Transcreva sem alterações a passagem do trecho sobre os eguns que vai de "Consoante crença de" a "vértice da cabeça.", incluindo ambas as expressões.

= Trecho selecionado =
+===+
Consoante crença de certas tribos
africanas, os eguns são as almas dos antepassados, dos já falecidos, cidadãos
do astral. A palavra nagô é egungum e significa esqueleto. Consoante sua crença
é por ocasião das festas realizadas em sua honra que esses mortos voltam a se
comunicar com os seus descendentes. De que maneira o fazem? Por via de
materialização. Assoma a nossos olhos uma figura fantasmagórica, a mais
excêntrica que possamos imaginar. A vestimenta do espírito materializado é uma
espécie de macacão superfino, de fazenda preciosa e caríssima. Ostenta uma
combinação de desenhos em cores marrom, azul, vermelho e branco, cuja abertura
larga é quadrada na extremidade superior, no vértice da cabeça.
+===+
= Bloco de dados =
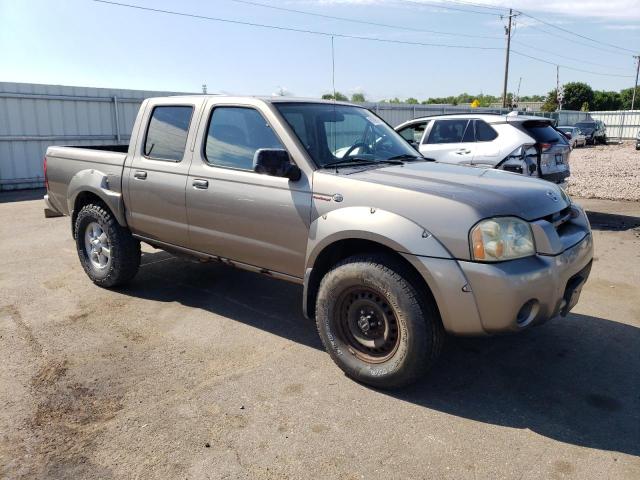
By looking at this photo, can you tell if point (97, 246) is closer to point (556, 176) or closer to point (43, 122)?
point (556, 176)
+===+
= Resolução do exercício =
Consoante crença de certas tribos
africanas, os eguns são as almas dos antepassados, dos já falecidos, cidadãos
do astral. A palavra nagô é egungum e significa esqueleto. Consoante sua crença
é por ocasião das festas realizadas em sua honra que esses mortos voltam a se
comunicar com os seus descendentes. De que maneira o fazem? Por via de
materialização. Assoma a nossos olhos uma figura fantasmagórica, a mais
excêntrica que possamos imaginar. A vestimenta do espírito materializado é uma
espécie de macacão superfino, de fazenda preciosa e caríssima. Ostenta uma
combinação de desenhos em cores marrom, azul, vermelho e branco, cuja abertura
larga é quadrada na extremidade superior, no vértice da cabeça.